> _Selected extract_
Yeah, I tried this out last year when it came out. It's impressive, I refuse to play it without it turned on. Even though i was only getting 50-55 fps lol. Congrats to the op for finally finding it lol.
I did too. But it got enabled automatically somehow when it hadn't previously - so it was a real breath of fresh air!
 
A lot of the best looking game now will not have the option to turn raytracing off, Hellblade 2 for example or Avatar Frontier of Pandora

I have no doubt that’s the direction things will be heading in. Graphical advancements typically become standard after a time, I’m just saying what my experience is with the technology at this current point in time.
 
The big UE5 patch and Lumen dropping in early 2023 was what finally got me to try Fortnite cause I'm a gfx junkie. Looks absolutely amazing but brought my 3090Ti to it's knees at 4K. Turns out I was pretty damn good at No-Build too but I didn't like how jangly my nerves were after a match so I'm sticking to getting sweaty over single player games where the stakes feel lower ;-)
 
The big UE5 patch and Lumen dropping in early 2023 was what finally got me to try Fortnite cause I'm a gfx junkie. Looks absolutely amazing but brought my 3090Ti to it's knees at 4K. Turns out I was pretty damn good at No-Build too but I didn't like how jangly my nerves were after a match so I'm sticking to getting sweaty over single player games where the stakes feel lower ;-)
Find your strat to have fun more. I don’t build but I play build and use stealth and annoyance / cheese to win. It’s a blast.

I’m sure your Q3A and UT skills come in handy. :)
 
I'm sticking to getting sweaty over single player games where the stakes feel lower
Multiplayer: you die and no one else notices.
Singleplayer: you die and the world dies with you since you're no longer there to save it.

> _Data for analysis_
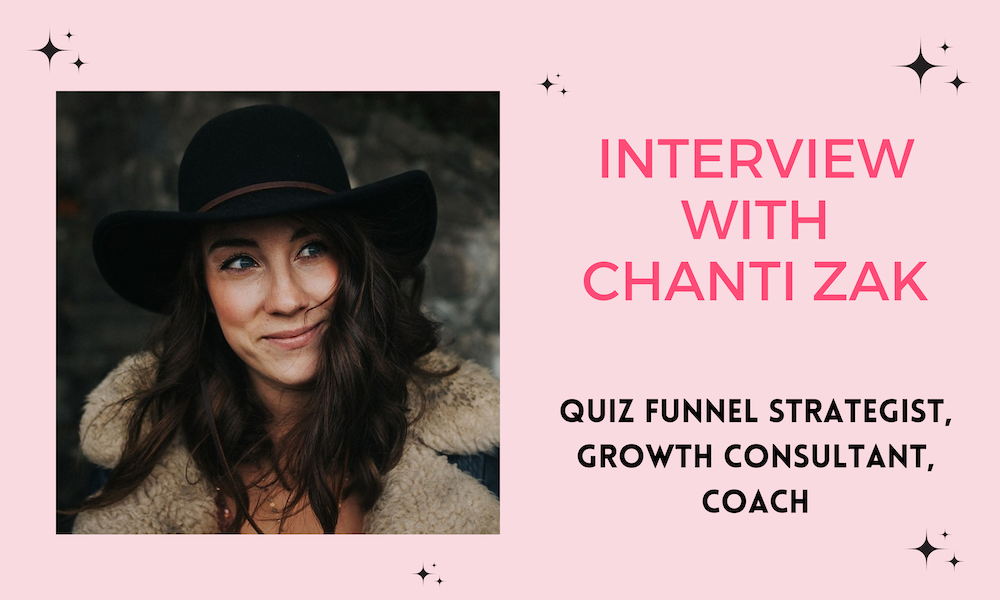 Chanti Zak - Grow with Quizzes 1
--
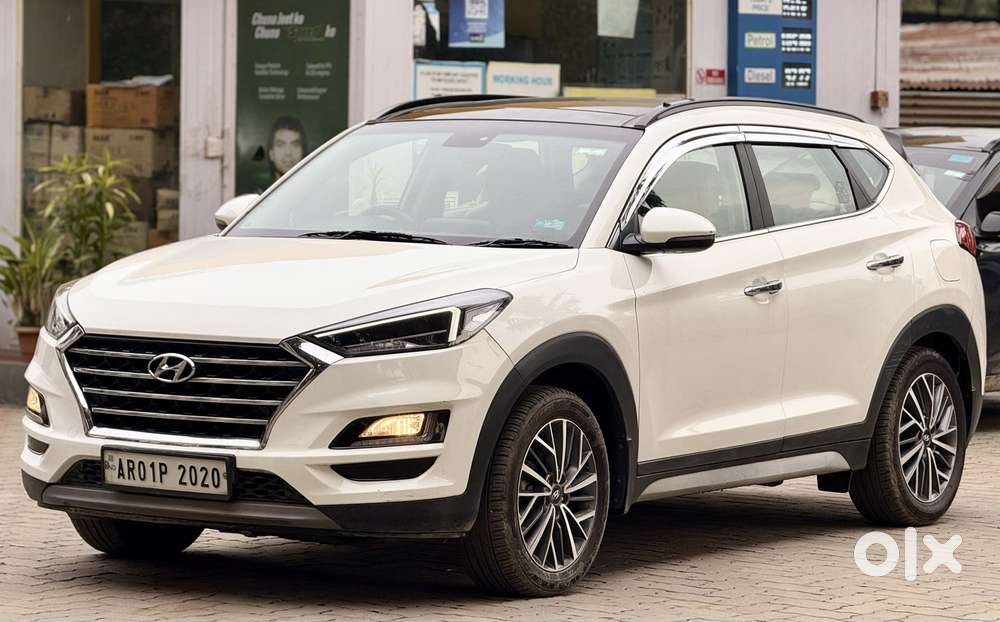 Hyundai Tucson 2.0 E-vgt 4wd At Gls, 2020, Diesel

> _Tasks to carry out_
a – In the forum thread, which two games are named as not offering an option to turn raytracing off?
b – Repeat a passage of the forum thread word for word, starting with "Find your strat" and going on through "one else notices.".
The entries have no connection to the forum thread.

> _Solutions per task_
a – Hellblade 2 and Avatar Frontier of Pandora.

b –
Find your strat to have fun more. I don’t build but I play build and use stealth and annoyance / cheese to win. It’s a blast.

I’m sure your Q3A and UT skills come in handy. :)
 
I'm sticking to getting sweaty over single player games where the stakes feel lower
Multiplayer: you die and no one else notices.